:: Excerpts from a spatial reasoning dataset ::

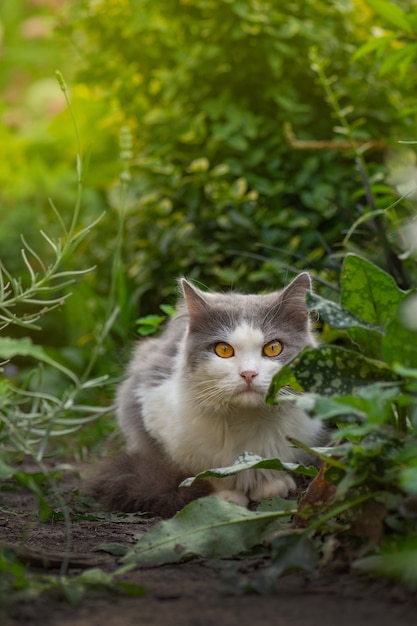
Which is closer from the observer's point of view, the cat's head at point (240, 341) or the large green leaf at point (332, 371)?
the large green leaf at point (332, 371)

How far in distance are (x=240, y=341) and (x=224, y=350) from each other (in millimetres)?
70

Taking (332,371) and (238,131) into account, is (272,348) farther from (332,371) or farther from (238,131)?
(238,131)

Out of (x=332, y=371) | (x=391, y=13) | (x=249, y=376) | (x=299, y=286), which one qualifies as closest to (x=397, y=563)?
(x=332, y=371)

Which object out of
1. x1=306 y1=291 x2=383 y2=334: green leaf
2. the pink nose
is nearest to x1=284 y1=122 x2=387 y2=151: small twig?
the pink nose

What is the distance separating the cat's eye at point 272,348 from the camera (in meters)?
2.63

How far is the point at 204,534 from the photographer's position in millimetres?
1790

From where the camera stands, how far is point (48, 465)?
137 inches

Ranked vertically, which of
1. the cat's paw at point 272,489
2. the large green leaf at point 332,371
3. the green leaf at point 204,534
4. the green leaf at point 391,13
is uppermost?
the green leaf at point 391,13

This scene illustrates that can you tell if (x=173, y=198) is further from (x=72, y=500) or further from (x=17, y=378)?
(x=72, y=500)

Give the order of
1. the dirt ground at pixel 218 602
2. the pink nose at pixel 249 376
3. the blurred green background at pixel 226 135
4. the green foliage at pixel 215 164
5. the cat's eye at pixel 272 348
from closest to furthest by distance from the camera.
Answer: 1. the dirt ground at pixel 218 602
2. the pink nose at pixel 249 376
3. the cat's eye at pixel 272 348
4. the green foliage at pixel 215 164
5. the blurred green background at pixel 226 135

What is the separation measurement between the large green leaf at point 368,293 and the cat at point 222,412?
26.5 inches

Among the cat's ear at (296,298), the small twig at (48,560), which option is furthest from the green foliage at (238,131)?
the small twig at (48,560)

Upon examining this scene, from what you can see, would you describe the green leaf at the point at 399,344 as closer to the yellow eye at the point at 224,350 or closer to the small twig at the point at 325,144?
the yellow eye at the point at 224,350

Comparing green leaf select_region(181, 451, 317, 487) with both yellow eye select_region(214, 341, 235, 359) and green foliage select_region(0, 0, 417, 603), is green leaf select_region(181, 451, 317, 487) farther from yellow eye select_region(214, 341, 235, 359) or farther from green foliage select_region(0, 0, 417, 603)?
green foliage select_region(0, 0, 417, 603)
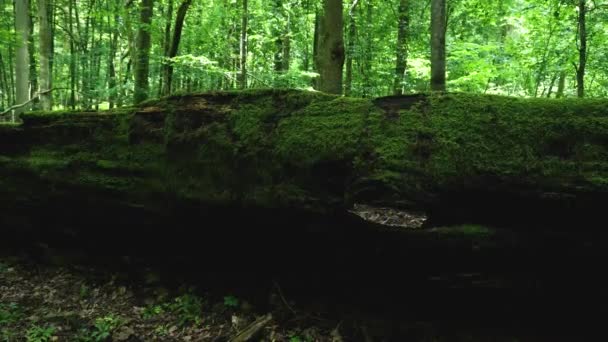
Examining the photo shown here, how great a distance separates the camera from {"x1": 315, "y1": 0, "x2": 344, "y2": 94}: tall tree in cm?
774

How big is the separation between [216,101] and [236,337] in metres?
2.70

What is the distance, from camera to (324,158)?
12.7ft

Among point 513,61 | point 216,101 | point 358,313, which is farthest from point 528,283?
point 513,61

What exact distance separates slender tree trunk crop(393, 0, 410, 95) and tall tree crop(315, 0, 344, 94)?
577 cm

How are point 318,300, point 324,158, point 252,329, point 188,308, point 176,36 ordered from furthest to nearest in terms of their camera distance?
point 176,36, point 188,308, point 318,300, point 252,329, point 324,158

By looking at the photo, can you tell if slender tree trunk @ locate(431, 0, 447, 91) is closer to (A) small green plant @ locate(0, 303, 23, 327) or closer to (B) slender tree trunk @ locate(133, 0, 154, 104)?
(A) small green plant @ locate(0, 303, 23, 327)

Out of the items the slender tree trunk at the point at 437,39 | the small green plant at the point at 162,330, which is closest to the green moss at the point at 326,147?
the small green plant at the point at 162,330

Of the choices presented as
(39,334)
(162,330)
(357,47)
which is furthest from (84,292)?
(357,47)

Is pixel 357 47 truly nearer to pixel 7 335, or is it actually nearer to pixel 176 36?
pixel 176 36

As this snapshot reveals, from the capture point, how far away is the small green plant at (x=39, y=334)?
407 cm

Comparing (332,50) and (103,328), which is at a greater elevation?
(332,50)

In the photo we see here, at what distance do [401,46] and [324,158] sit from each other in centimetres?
1053

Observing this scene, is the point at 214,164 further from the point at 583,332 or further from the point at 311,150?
the point at 583,332

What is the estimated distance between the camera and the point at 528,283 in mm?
3379
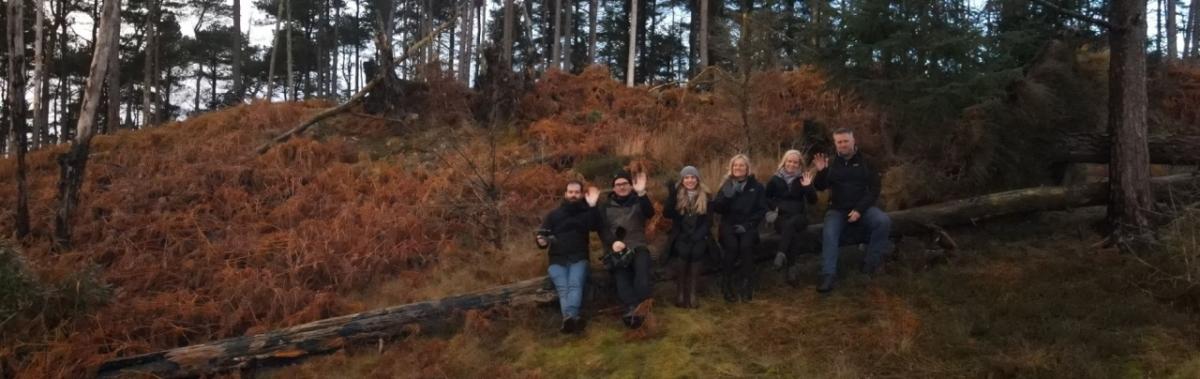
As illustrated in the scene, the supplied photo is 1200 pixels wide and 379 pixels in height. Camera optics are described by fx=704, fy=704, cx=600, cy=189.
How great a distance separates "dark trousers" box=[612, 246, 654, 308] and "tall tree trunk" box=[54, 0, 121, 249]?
728 cm

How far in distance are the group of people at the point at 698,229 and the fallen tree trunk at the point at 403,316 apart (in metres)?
0.43

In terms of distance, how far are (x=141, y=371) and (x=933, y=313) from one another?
713 cm

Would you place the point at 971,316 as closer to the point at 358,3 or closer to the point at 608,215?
the point at 608,215

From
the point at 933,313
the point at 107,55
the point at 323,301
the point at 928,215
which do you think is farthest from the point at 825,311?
the point at 107,55

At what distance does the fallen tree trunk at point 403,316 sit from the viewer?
6543 mm

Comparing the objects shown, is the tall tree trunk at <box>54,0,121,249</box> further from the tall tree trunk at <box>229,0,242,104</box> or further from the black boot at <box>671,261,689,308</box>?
the tall tree trunk at <box>229,0,242,104</box>

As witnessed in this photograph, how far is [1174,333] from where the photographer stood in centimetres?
516

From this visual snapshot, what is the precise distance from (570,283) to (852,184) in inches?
118

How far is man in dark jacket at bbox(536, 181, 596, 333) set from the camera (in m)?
6.73

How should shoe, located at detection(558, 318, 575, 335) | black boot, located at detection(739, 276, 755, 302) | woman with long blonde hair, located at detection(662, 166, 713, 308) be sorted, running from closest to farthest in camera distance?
1. shoe, located at detection(558, 318, 575, 335)
2. woman with long blonde hair, located at detection(662, 166, 713, 308)
3. black boot, located at detection(739, 276, 755, 302)

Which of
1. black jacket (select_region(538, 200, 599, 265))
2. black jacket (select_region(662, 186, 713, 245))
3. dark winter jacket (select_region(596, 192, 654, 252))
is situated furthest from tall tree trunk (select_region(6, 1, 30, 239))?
→ black jacket (select_region(662, 186, 713, 245))

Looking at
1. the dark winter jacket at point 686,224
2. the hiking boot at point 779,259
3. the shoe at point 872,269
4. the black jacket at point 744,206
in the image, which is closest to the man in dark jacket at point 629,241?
the dark winter jacket at point 686,224

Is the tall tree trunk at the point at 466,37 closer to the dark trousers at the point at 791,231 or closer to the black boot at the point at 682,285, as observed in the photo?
the dark trousers at the point at 791,231

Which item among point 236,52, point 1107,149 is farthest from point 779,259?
point 236,52
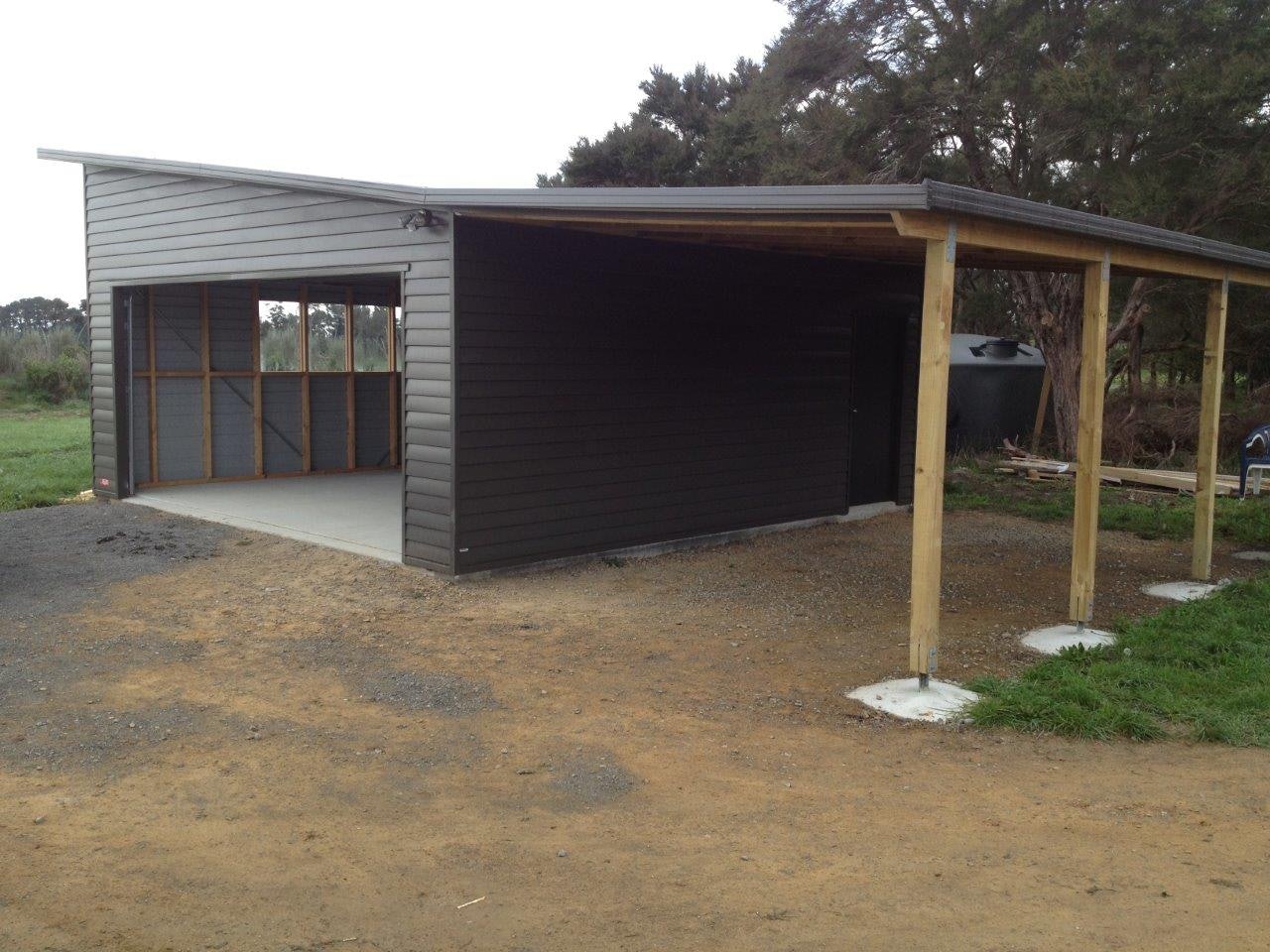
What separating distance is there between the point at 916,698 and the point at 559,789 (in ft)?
6.57

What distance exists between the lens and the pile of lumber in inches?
521

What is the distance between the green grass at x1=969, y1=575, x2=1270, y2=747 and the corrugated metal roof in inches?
88.2

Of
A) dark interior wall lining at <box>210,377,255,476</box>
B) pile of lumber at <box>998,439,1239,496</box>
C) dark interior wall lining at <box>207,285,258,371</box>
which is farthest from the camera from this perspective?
pile of lumber at <box>998,439,1239,496</box>

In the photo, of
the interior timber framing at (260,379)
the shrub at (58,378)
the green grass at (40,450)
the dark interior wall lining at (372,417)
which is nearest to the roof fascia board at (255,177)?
the interior timber framing at (260,379)

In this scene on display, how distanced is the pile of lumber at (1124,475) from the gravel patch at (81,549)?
10080 mm

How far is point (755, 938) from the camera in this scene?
9.98ft

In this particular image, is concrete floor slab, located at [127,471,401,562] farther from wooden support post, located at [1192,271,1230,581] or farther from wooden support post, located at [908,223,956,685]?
wooden support post, located at [1192,271,1230,581]

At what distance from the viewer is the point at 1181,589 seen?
26.3 feet

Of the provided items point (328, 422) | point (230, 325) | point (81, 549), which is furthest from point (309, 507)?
point (328, 422)

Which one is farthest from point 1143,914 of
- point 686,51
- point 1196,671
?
point 686,51

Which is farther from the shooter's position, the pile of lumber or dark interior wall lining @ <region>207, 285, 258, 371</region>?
the pile of lumber

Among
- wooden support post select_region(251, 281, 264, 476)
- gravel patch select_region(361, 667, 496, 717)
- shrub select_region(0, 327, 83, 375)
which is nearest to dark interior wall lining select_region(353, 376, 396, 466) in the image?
wooden support post select_region(251, 281, 264, 476)

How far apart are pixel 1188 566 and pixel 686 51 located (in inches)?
968

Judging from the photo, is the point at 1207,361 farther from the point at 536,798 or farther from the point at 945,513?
the point at 536,798
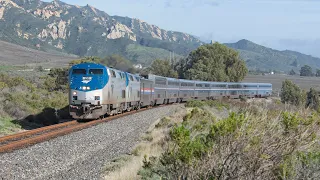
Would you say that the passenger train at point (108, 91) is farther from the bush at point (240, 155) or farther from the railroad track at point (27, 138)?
the bush at point (240, 155)

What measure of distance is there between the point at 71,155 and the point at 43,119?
42.5ft

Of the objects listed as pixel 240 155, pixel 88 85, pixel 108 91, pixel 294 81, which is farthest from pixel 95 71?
pixel 294 81

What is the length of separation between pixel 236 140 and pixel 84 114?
54.1ft

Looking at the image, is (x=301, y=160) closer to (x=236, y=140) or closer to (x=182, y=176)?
(x=236, y=140)

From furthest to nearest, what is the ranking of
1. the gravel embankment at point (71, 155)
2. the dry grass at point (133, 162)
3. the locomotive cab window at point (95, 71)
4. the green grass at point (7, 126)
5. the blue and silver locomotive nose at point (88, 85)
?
the locomotive cab window at point (95, 71)
the blue and silver locomotive nose at point (88, 85)
the green grass at point (7, 126)
the gravel embankment at point (71, 155)
the dry grass at point (133, 162)

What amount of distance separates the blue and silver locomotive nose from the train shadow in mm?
3020

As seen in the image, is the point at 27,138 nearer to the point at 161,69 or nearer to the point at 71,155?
the point at 71,155

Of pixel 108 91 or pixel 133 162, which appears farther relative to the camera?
pixel 108 91

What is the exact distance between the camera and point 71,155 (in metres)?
14.0

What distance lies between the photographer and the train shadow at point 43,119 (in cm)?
→ 2381

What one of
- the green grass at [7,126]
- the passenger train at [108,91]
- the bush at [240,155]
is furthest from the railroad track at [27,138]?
the bush at [240,155]

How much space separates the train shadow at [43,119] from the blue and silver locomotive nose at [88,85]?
3.02 metres

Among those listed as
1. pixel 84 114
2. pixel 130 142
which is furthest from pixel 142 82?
pixel 130 142

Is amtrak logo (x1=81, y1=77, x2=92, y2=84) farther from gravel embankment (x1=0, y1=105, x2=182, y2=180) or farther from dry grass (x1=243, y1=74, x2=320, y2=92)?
dry grass (x1=243, y1=74, x2=320, y2=92)
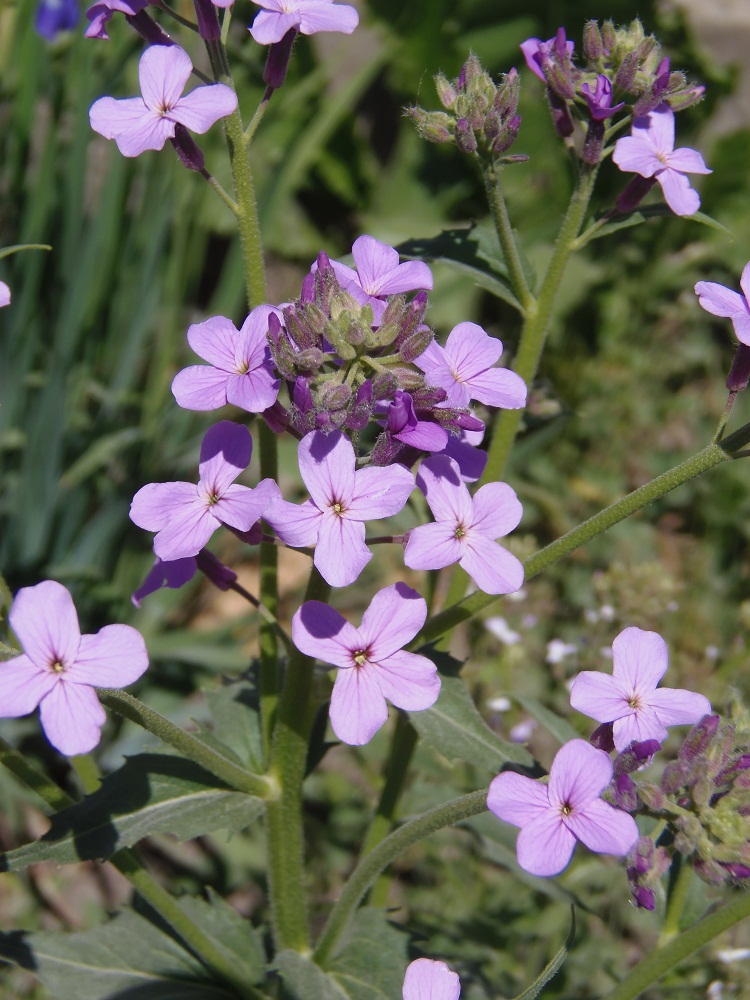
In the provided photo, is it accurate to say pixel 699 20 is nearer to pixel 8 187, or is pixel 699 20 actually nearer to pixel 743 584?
pixel 743 584

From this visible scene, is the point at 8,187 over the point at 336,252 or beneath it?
over

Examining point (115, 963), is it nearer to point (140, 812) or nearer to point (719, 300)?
point (140, 812)

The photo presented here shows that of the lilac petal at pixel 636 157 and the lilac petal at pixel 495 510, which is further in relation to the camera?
the lilac petal at pixel 636 157

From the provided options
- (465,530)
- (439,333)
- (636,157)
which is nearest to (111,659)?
(465,530)

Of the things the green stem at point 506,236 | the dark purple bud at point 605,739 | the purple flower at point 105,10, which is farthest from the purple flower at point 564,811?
the purple flower at point 105,10

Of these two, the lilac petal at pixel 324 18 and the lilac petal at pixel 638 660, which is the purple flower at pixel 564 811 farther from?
the lilac petal at pixel 324 18

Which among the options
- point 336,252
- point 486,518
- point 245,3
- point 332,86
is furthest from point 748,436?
point 332,86

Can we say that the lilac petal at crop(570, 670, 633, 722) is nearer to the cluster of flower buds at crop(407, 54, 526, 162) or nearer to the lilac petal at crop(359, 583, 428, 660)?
the lilac petal at crop(359, 583, 428, 660)
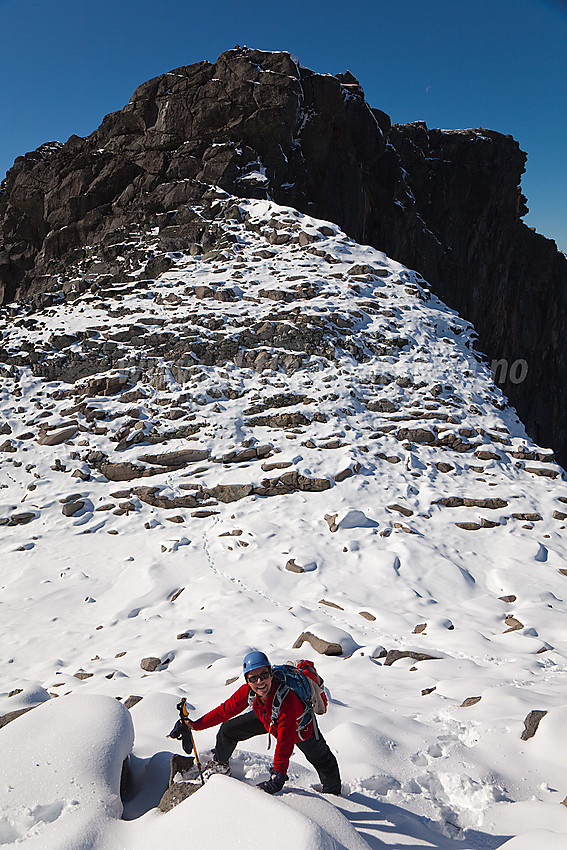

:: DIRECTIONS ::
Reproduce the lines above word for word, starting with the first one and ending with the line that contains "26.5 inches", and leave out the pictures.

:: ANSWER TO THE EXERCISE ::
Which is closer from the observer's point of view, the cat's head at point (240, 341) or the large green leaf at point (332, 371)?
the large green leaf at point (332, 371)

How far in distance are (x=240, y=341) and (x=224, y=350) from each other (in millimetres)?
70

Taking (332,371) and (238,131) into account, is (272,348) farther from (332,371) or farther from (238,131)?
(238,131)

Out of (x=332, y=371) | (x=391, y=13) | (x=249, y=376) | (x=299, y=286), which one qualifies as closest to (x=397, y=563)?
(x=332, y=371)

Which object out of
1. x1=306 y1=291 x2=383 y2=334: green leaf
2. the pink nose
is nearest to x1=284 y1=122 x2=387 y2=151: small twig?
the pink nose

What is the distance separating the cat's eye at point 272,348 from the camera (in meters)?
2.63

How far is the point at 204,534 from the photographer's position in millimetres?
1790

From where the camera stands, how far is point (48, 465)?
137 inches

Ranked vertically, which of
1. the cat's paw at point 272,489
2. the large green leaf at point 332,371
3. the green leaf at point 204,534
4. the green leaf at point 391,13
is uppermost?
the green leaf at point 391,13

This scene illustrates that can you tell if (x=173, y=198) is further from (x=72, y=500) or further from (x=17, y=378)?
(x=72, y=500)

Give the order of
1. the dirt ground at pixel 218 602
2. the pink nose at pixel 249 376
3. the blurred green background at pixel 226 135
4. the green foliage at pixel 215 164
5. the cat's eye at pixel 272 348
from closest to furthest by distance from the camera.
Answer: 1. the dirt ground at pixel 218 602
2. the pink nose at pixel 249 376
3. the cat's eye at pixel 272 348
4. the green foliage at pixel 215 164
5. the blurred green background at pixel 226 135

What is the separation measurement between the large green leaf at point 368,293 and the cat at point 222,412?
26.5 inches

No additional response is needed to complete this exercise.